When the JVM starts, it will create and allocate an initial size heap space, which can be specified by JVM parameters. When the heap space is insufficient, the JVM will automatically expand the size of the heap. Heap memory is shared by all threads , so thread safety issues may arise. But usually, Java objects are accessed through references, so there is no need to consider the thread safety of the object itself, but the concurrent access to references.
-
Object instances and arrays stored in heap memory need to be created using the new keyword. If the new keyword is not used, they are stored in stack memory.
-
Object instances include those in Java such as String, ArrayList, and HashMap, as well as custom ones.
-
The heap memory also stores instance variables of objects, such as instance variables such as name and age of the Person class. The static variables of the class are stored in the method area, and they are also shared by all threads.
-
Some basic types of wrapper classes are also stored in the heap memory, such as commonly used wrapper classes Integer, Long, Float, Double, Boolean, Byte, Short, and Character.

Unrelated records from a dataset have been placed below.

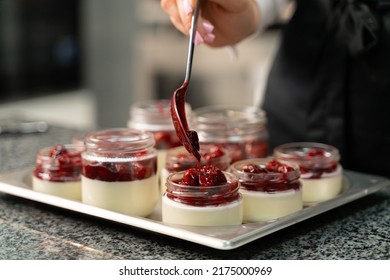 young girl chef makes desserts. bakes sweets and cakes. makes blanks and prepares fruits for the filling. baking, dessert, sweets, complex cooking processes. - Powered by Shutterstock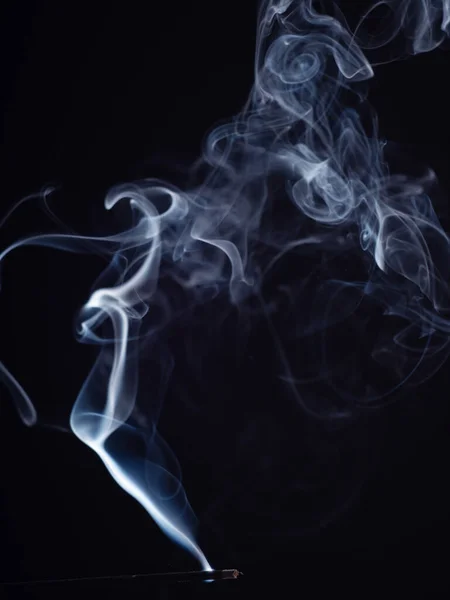 Burning incense isolated on black background, close up view. Structure of smoke, brush effect. Abstract background of smouldering incense stick. Fragrance for meditation and relaxation. — ストック写真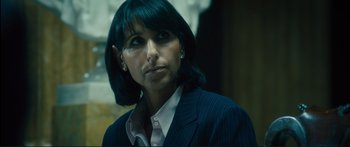 Movie still from “Our Kind of Traitor” (2016), directed by Susanna White – A woman in a business suit looking to her left; Close Up shot, High angle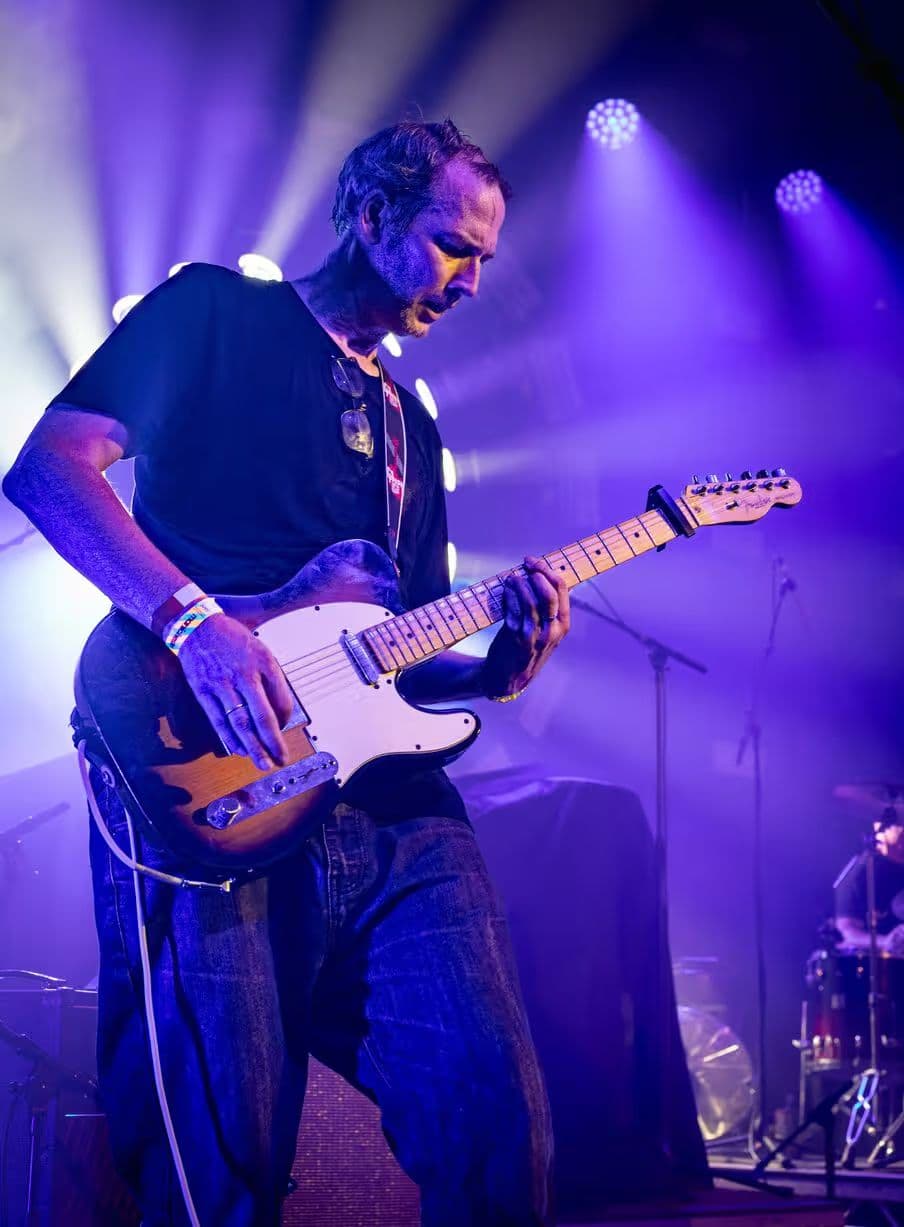 A guitarist plays a Telecaster under purple light, sunglasses hanging from his shirt.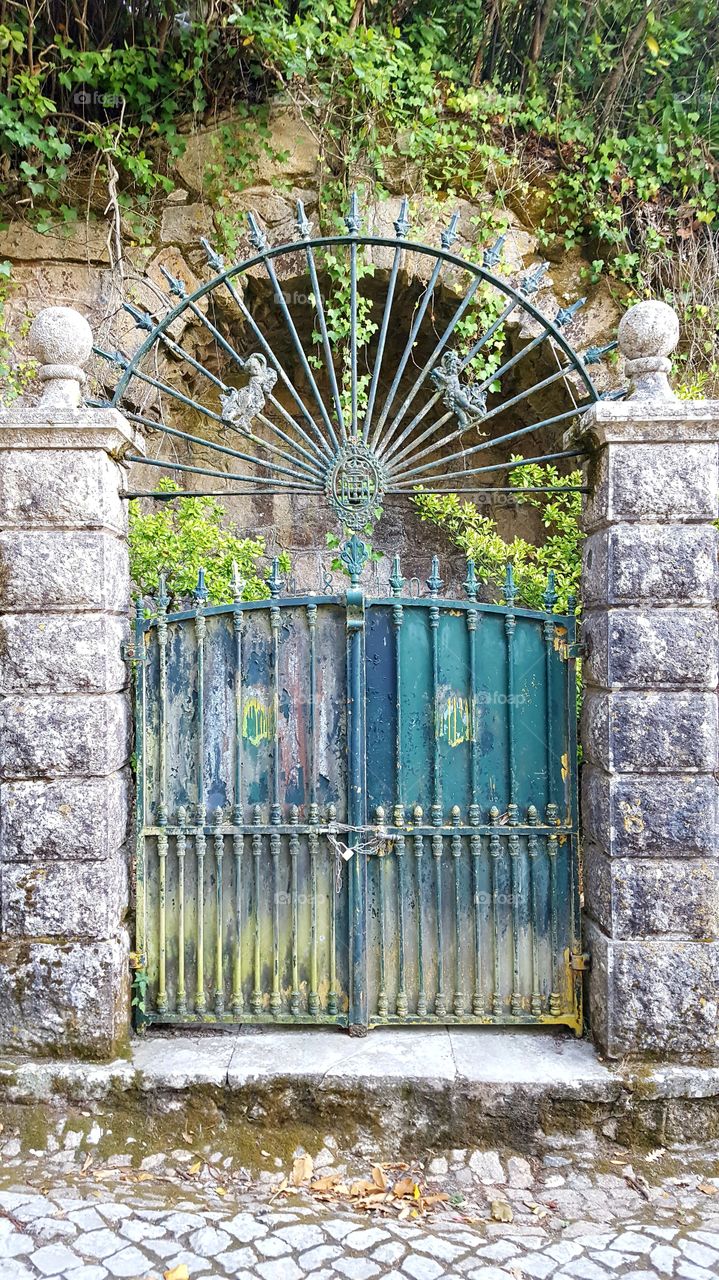 An old gate and its beautiful coat of arms, lost in middle of Sintra's Mountain, Portugal.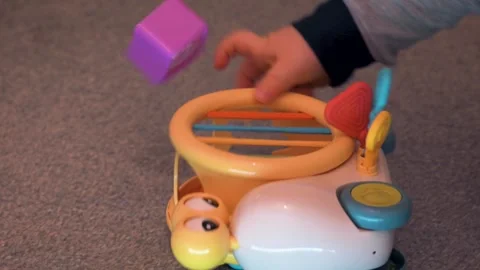 Child Putting Shape into Snail Sorter Toy Video stock 325767672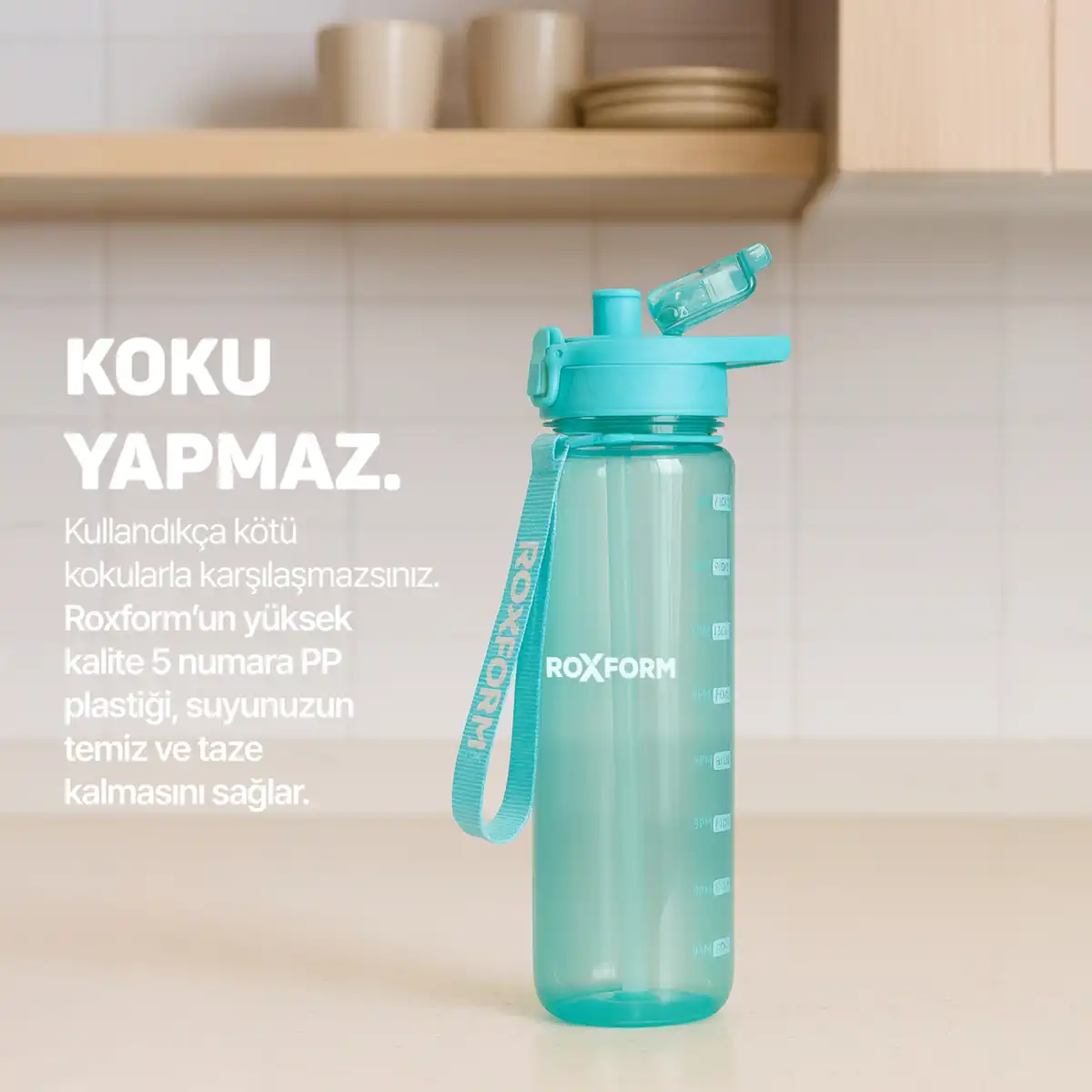 Turkuaz ROXFORM suluk, kapaklı ve askılı, ölçü işaretli.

The heap memory is logically divided into the new generation and the old generation, and the new generation is divided into Eden area, Survivor1 area and Survivor2 area. The young generation mainly stores objects with a short life cycle, while the old generation mainly stores objects with a long life cycle.
When a Java object is created, it is first allocated in the Eden area. When the Eden area is full, Minor GC garbage collection is triggered, and the surviving objects are copied to the Survivor0 or Survivor1 area. When the Survivor0 area or the Survivor1 area is full, Minor GC will also be triggered to copy the surviving objects to another Survivor area. After multiple GCs, surviving objects are moved to the old generation.
- Method Area
The method area is a memory space used to store relevant information of the loaded class (including class name, access modifier, constant pool, field description, method description, etc.), as well as literals and symbol references in the constant pool. The method area is logically part of the heap.
-
The method area is shared by all threads , created when the JVM starts, and destroyed when the JVM is destroyed. The JVM will adjust the size of the method area by itself according to the actual situation.
-
Constant pools and static variables After jdk8, constant pools and static variables were transferred to Metaspace.
-
The method area is also one of the goals of garbage collection, which mainly recycles useless class information and constants in the constant pool.
- Native Method Stacks
Native methods are methods written in C/C++ or other native languages that are not compiled into bytecode like Java methods, but are compiled into native machine code. The local method stack is similar to the stack memory, and is used to store the call stack of the local method and the local variables of the local method. Native method stacks are also thread-private. When executing a native method, the JVM will create a stack frame in the native method stack to store the parameters and local variables of the native method. Similar to the Java method stack, the stack frame consists of an operand stack and a local variable table, and their functions are the same as the Java method stack.